“O sistema do Milenarismo
mitigado
não pode ser ensinado sem
perigo”
Suprema Sagrada Congregação do
Santo Ofício
Santo Ofício
Condenação do milenarismo mitigado
(Decreto de 19-21 de julho de 1944.
A.A.S., XXXVI, 1944, p. 212.)
A.A.S., XXXVI, 1944, p. 212.)
I. Tradução em português,
seguida do original, em latim:
seguida do original, em latim:
Nos últimos tempos, mais de uma vez se perguntou a esta Suprema Sagrada
Congregação do Santo Ofício o que se deve pensar do Milenarismo mitigado,
que ensina que o Cristo Senhor, antes do Juízo Final, ocorra ou não antes a ressurreição
de muitos justos, virá visivelmente a esta terra para reinar.
Tendo examinado o tema na reunião plenária da quarta-feira, 19 de julho
de 1944, os Eminentíssimos e Reverendíssimos Senhores Cardeais encarregados de
velar pela pureza da fé e dos costumes, depois de ouvir a opinião de seus
consultores, decretaram responder: o sistema do Milenarismo mitigado não
pode ser ensinado sem perigo.
E, no dia seguinte, quinta-feira, 20 do mesmo mês e ano, o Santíssimo
Senhor Nosso Pio XII, Papa pela Divina Providência, na habitual audiência
concedida ao Excelentíssimo e Reverendíssimo Senhor Assessor do Santo Ofício,
aprovou, confirmou e mandou publicar esta resposta dos Eminentíssimos Padres.
Dado em Roma, no Palácio do Santo Ofício, no dia 21 de julho de 1944.
[Postremis hisce temporibus non semel ab hac Suprema S. Congregatione S.
Officii quaesitum est, quid sentiendum de systemate Millenarismi mitigati,
docentis scilicet Christum Dominum ante finale iudicium, sive praevia sive non praevia
plurium iustorum resurrectione, visibiliter in hanc terram regnandi causa esse
venturum.
Re igitur examini subiecta in conventu plenario feriae IV, diei 19 Iulii
1944, Emi ac Revmi Domini Cardinales, rebus fidei et morum tutandis praepositi,
praehabito RR. Consultorum voto, respondendum decreverunt, systema
Millenarismi mitigati tuto doceri non posse.
#####
**Instruções:** Em que dia, segundo o trecho, os cardeais examinaram o tema em reunião plenária?

**Dados:**
#####
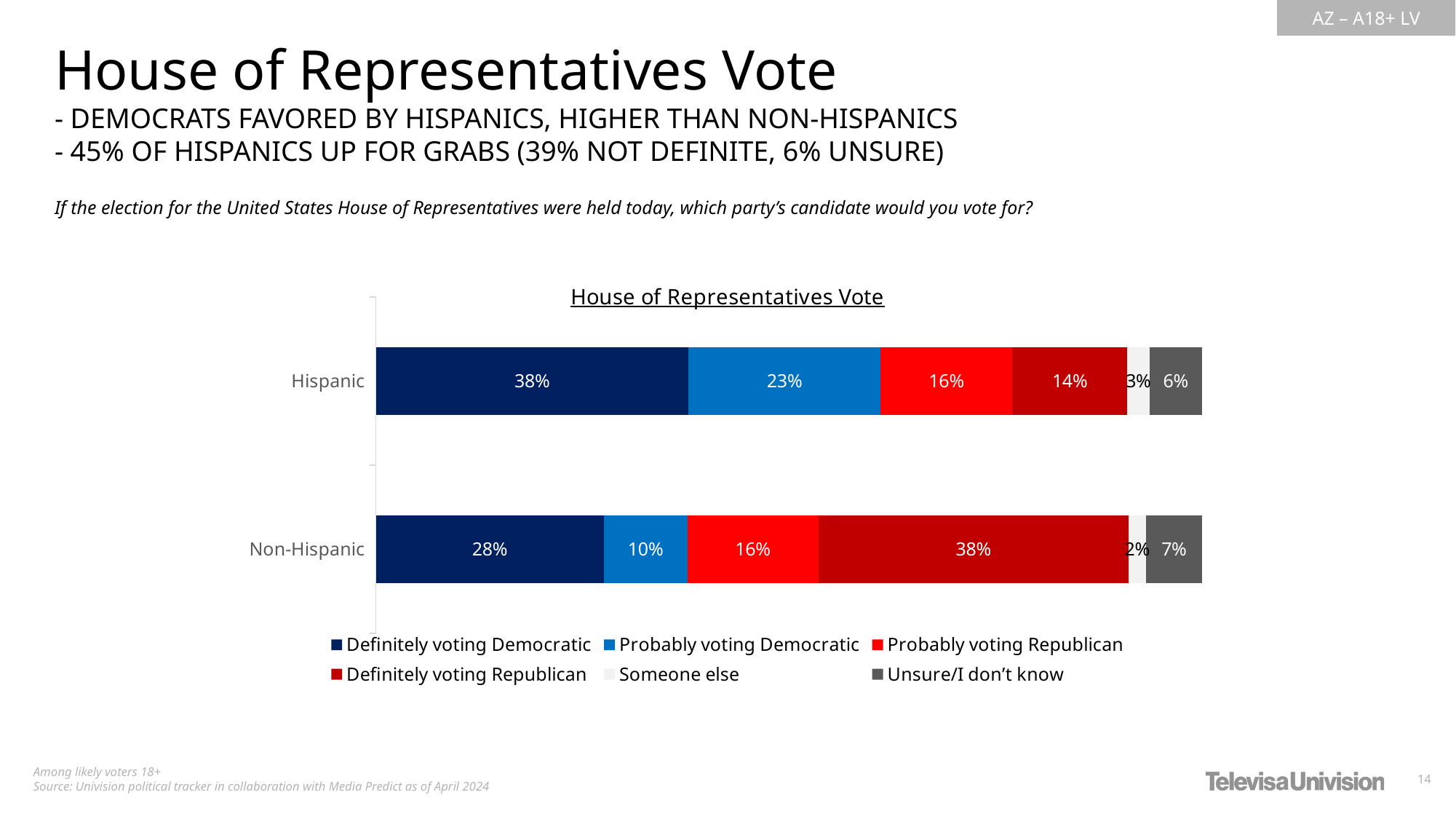
What percentage of Non-Hispanic likely voters are probably voting Democratic? 10% How many series does the legend list? 6 Which response category has the largest share among Hispanic likely voters? Definitely voting Democratic What is the difference between the Hispanic and Non-Hispanic shares for 'Probably voting Democratic'? 13% What percentage of Non-Hispanic likely voters are definitely voting Republican? 38% What is the combined share of Hispanic likely voters who are definitely or probably voting Democratic? 61% How many groups (bars) are shown in the chart? 2 What type of chart is shown on the slide? Stacked bar chart Which response category has the smallest share among Non-Hispanic likely voters? Someone else What percentage of Hispanic likely voters are unsure/don't know? 6% Which group has a larger share for 'Definitely voting Republican', Hispanic or Non-Hispanic? Non-Hispanic What percentage of Hispanic likely voters are definitely voting Democratic? 38%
#####
**Resposta:** Na quarta-feira, 19 de julho de 1944.